After a while Wilson put some sticks on the red embers, then pulled the end of a log over them. A blaze sputtered up, changing the dark circle and showing the sleepers with their set, shadowed faces upturned. Wilson gazed on all of them, a sardonic smile on his lips, and then his look fixed upon the sleeper apart from the others—Riggs. It might have been the false light of flame and shadow that created Wilson’s expression of dark and terrible hate. Or it might have been the truth, expressed in that lonely, unguarded hour, from the depths of a man born in the South—a man who by his inheritance of race had reverence for all womanhood—by whose strange, wild, outlawed bloody life of a gun-fighter he must hate with the deadliest hate this type that aped and mocked his fame.
It was a long gaze Wilson rested upon Riggs—as strange and secretive as the forest wind moaning down the great aisles—and when that dark gaze was withdrawn Wilson stalked away to make his bed with the stride of one ill whom spirit had liberated force.
He laid his saddle in front of the spruce shelter where the girl had entered, and his tarpaulin and blankets likewise and then wearily stretched his long length to rest.
The camp-fire blazed up, showing the exquisite green and brown-flecked festooning of the spruce
branches, symmetrical and perfect, yet so irregular, and then it burned out and died down, leaving all in the dim gray starlight. The horses were not moving around; the moan of night wind had grown fainter; the low hum of insects was dying away; even the tinkle of the brook had diminished. And that growth toward absolute silence continued, yet absolute silence was never attained. Life abided in the forest; only it had changed its form for the dark hours.

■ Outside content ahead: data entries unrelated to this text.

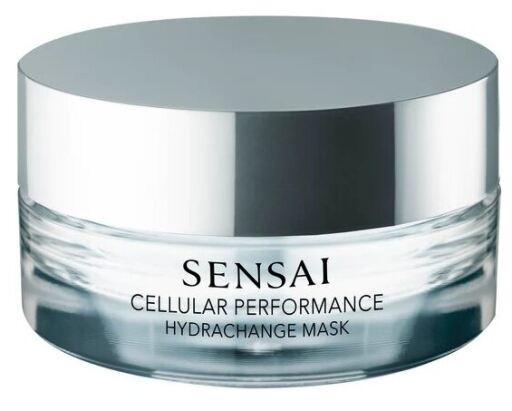 Cellular Performance Hydrachange Facial Mask 75 ml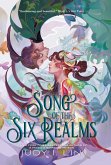 Song of the Six Realms (eBook, ePUB)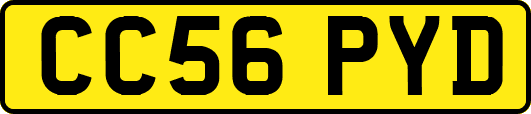 CC56PYD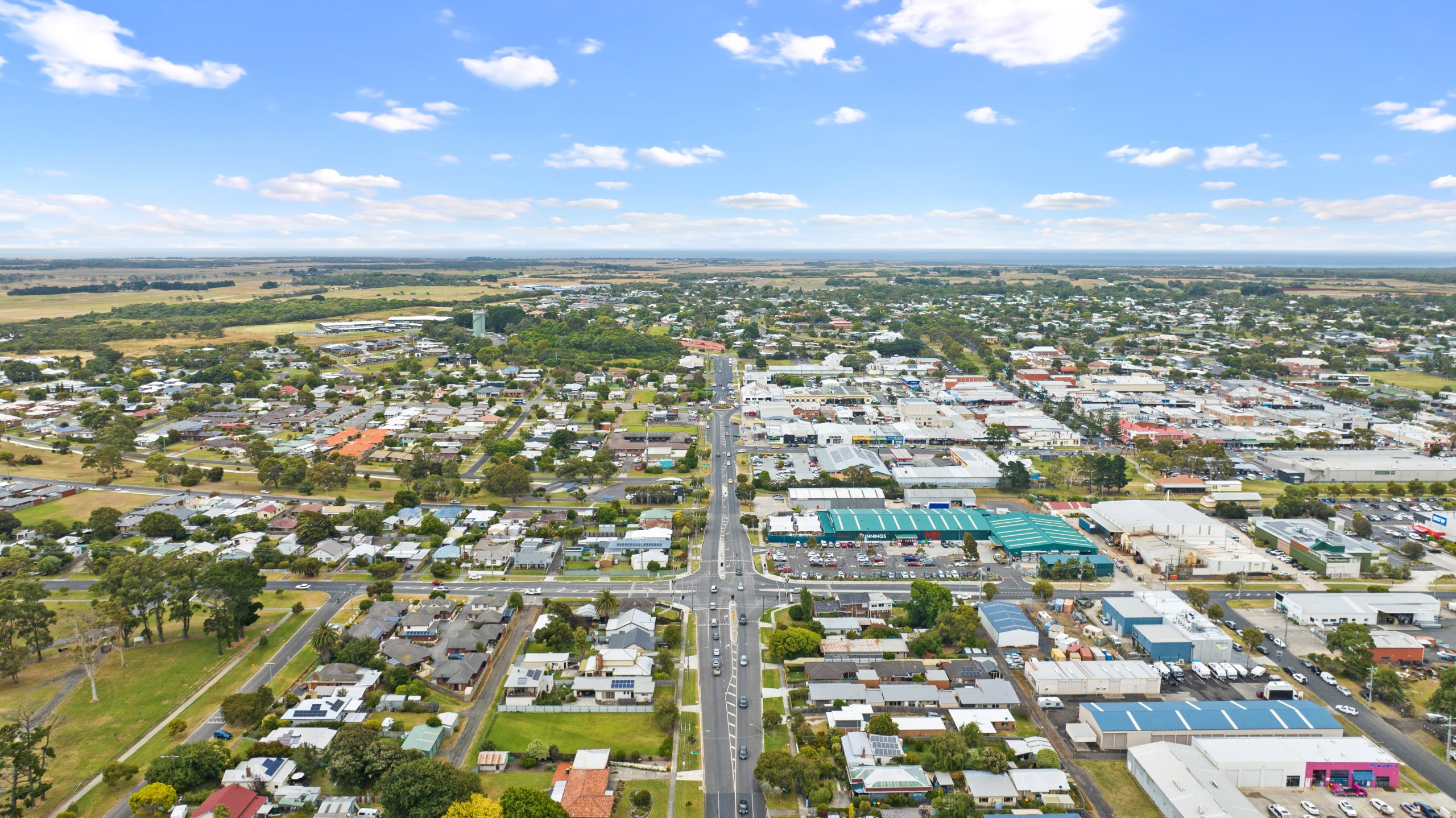 63-67 McKenzie Street, Wonthaggi, VIC 3995 AUS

Anson’s gang did not bestir themselves at the usual early sunrise hour common to all woodsmen, hunters, or outlaws, to whom the break of day was welcome. These companions—Anson and Riggs included—might have hated to see the dawn come. It meant only another meager meal, then the weary packing and the long, long ride to nowhere in particular, and another meager meal—all toiled for without even the necessities of satisfactory living, and assuredly without the thrilling hopes that made their life significant, and certainly with a growing sense of approaching calamity.
The outlaw leader rose surly and cross-grained. He had to boot Burt to drive him out for the horses. Riggs followed him. Shady Jones did nothing except grumble. Wilson, by common consent, always made the sour-dough bread, and he was slow about it this morning. Anson and Moze did the rest of the work, without alacrity. The girl did not appear.

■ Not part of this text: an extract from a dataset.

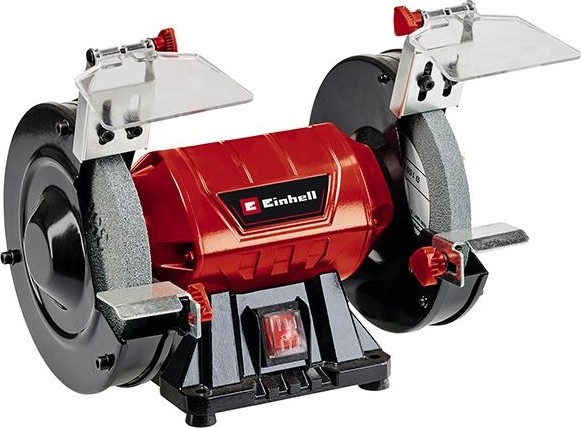 Станок заточной EINHELL TC-BG 150 4412632
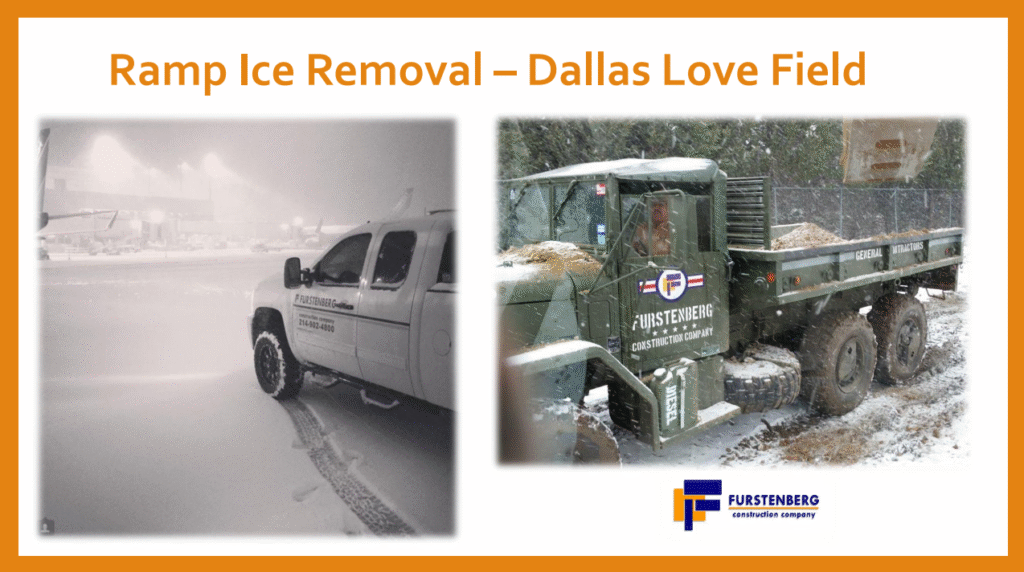 Screenshot 2025-04-28 095701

“Is she dead?” growled Anson.
“No, she ain’t,” replied Wilson, looking up. “She’s sleepin’. Let her sleep. She’d shore be a sight better off if she was daid.”
“A-huh! So would all of this hyar outfit,” was Anson’s response.
“Wal, Sna-ake, I shore reckon we’ll all be thet there soon,” drawled Wilson, in his familiar cool and irritating tone that said so much more than the content of the words.
Anson did not address the Texas member of his party again.
Burt rode bareback into camp, driving half the number of the horses; Riggs followed shortly with several more. But three were missed, one of them being Anson’s favorite. He would not have budged without that horse. During breakfast he growled about his lazy men, and after the meal tried to urge them off. Riggs went unwillingly. Burt refused to go at all.